> **Aim**
Put the lines of the entries below into a JSON list of strings, one string per line with blank lines left out. Begin at the very first line and stop after the line that contains "1821 inches", including that line.

> **Material supplied**
+--

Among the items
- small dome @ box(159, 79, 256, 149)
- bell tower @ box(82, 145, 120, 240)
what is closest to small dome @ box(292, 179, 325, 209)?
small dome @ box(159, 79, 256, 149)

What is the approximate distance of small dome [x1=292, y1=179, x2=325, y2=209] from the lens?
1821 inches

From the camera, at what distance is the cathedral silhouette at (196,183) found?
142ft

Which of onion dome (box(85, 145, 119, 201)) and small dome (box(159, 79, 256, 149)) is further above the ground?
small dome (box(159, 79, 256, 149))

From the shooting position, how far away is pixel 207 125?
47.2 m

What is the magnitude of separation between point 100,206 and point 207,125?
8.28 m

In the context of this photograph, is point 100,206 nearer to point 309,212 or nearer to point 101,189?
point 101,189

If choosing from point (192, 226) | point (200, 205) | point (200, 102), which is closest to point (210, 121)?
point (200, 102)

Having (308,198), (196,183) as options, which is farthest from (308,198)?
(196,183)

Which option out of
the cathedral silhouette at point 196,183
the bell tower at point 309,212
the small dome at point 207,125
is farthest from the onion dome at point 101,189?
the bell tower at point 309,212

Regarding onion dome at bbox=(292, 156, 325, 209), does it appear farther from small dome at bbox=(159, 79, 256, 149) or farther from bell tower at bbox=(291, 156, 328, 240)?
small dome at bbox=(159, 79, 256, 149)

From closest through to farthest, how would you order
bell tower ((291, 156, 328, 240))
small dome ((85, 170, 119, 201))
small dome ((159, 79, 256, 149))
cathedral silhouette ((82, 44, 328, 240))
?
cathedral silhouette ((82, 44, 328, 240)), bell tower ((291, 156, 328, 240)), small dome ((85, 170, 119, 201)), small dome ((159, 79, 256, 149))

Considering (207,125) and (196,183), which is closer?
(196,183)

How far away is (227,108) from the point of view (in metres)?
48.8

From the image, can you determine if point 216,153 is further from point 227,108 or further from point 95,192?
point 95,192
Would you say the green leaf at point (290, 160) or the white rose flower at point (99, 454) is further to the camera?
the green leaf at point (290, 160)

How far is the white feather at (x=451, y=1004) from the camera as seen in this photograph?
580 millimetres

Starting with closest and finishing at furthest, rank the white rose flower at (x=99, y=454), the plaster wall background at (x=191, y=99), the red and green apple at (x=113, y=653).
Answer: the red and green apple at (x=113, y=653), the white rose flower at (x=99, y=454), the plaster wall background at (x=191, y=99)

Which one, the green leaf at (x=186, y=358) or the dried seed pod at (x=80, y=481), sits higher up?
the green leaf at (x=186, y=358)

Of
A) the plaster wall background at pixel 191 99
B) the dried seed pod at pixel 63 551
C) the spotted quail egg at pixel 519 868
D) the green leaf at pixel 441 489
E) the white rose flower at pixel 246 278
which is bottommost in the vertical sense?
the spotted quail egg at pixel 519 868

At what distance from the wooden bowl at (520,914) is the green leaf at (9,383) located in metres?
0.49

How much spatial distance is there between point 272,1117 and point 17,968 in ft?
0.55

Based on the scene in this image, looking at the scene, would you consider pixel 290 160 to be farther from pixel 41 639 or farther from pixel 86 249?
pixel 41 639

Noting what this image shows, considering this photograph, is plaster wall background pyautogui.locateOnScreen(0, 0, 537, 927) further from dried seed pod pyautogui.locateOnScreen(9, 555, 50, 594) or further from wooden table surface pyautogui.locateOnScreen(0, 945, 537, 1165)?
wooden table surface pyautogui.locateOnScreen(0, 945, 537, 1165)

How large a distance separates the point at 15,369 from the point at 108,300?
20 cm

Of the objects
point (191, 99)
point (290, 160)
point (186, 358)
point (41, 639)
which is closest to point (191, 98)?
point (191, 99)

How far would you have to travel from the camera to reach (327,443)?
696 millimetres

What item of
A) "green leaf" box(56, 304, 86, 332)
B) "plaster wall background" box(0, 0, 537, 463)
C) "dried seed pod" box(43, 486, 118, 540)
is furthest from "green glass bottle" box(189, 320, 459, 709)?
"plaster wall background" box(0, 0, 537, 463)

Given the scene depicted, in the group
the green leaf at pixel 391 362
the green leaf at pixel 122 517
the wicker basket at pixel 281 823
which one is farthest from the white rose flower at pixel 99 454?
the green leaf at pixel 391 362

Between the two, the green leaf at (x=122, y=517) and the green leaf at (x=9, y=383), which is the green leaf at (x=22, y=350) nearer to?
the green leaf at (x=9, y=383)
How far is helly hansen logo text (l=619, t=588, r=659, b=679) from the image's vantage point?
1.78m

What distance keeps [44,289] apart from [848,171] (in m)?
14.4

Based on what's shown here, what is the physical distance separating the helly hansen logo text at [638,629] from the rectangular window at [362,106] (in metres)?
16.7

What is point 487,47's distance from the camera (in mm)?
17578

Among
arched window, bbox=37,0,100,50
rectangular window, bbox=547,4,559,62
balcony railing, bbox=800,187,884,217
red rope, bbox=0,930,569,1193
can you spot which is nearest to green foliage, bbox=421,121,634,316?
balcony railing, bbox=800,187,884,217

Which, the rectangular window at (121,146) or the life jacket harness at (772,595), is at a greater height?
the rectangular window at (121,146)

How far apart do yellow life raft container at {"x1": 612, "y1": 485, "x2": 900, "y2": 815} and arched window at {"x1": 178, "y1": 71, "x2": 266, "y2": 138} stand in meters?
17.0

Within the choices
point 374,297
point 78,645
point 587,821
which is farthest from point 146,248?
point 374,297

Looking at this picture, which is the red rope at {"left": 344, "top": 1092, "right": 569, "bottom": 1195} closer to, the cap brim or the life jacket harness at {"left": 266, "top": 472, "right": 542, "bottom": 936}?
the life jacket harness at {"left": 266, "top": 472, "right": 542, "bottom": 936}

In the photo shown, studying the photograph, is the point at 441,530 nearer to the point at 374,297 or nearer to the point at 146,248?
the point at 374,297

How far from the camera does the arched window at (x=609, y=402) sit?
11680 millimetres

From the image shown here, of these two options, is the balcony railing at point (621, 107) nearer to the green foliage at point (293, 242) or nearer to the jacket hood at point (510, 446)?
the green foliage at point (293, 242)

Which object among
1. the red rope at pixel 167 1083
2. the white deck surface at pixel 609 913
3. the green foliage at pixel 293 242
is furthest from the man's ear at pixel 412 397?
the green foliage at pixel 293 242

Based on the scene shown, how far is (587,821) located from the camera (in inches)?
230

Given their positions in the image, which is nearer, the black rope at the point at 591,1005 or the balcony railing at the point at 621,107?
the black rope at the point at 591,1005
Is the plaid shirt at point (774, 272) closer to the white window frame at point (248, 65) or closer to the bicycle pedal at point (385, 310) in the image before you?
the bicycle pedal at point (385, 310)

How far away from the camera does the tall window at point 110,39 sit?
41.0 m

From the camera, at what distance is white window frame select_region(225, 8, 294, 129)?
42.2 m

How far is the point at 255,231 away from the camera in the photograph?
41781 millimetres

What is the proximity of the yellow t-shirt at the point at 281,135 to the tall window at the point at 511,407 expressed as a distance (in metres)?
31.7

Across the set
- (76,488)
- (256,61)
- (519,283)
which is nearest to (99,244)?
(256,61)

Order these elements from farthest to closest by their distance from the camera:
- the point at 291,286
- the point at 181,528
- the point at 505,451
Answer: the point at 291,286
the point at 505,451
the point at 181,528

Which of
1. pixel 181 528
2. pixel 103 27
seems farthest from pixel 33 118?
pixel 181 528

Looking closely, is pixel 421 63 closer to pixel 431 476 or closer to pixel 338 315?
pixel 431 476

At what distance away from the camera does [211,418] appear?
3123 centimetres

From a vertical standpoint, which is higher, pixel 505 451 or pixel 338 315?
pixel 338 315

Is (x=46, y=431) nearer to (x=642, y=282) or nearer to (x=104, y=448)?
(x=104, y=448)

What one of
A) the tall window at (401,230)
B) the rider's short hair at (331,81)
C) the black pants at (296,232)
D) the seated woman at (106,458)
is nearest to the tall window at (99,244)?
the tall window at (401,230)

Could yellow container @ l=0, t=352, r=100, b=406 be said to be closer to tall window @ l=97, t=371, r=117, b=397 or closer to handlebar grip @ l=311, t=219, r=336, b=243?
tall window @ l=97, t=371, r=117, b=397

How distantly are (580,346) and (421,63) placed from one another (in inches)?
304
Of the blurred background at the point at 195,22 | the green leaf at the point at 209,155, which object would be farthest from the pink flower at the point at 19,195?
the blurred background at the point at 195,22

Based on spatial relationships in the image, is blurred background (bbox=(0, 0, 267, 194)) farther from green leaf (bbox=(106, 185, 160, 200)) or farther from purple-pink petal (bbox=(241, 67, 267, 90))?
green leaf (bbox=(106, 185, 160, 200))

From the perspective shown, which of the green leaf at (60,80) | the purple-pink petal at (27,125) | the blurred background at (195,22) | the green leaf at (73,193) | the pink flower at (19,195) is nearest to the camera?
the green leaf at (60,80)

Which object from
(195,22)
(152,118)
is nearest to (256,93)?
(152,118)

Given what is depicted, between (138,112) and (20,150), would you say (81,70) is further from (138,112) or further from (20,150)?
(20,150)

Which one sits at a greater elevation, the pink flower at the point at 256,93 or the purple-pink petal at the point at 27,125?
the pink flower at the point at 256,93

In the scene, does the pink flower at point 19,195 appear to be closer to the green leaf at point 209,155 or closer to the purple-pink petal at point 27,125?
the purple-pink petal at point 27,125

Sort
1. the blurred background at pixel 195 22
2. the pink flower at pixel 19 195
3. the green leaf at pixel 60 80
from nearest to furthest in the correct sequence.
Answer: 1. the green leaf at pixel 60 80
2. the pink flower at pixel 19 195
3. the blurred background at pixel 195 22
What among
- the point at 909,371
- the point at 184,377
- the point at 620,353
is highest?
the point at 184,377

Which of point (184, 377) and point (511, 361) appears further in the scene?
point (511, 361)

+--

> **Expected answer**
[
  "Among the items",
  "- small dome @ box(159, 79, 256, 149)",
  "- bell tower @ box(82, 145, 120, 240)",
  "what is closest to small dome @ box(292, 179, 325, 209)?",
  "small dome @ box(159, 79, 256, 149)",
  "What is the approximate distance of small dome [x1=292, y1=179, x2=325, y2=209] from the lens?",
  "1821 inches"
]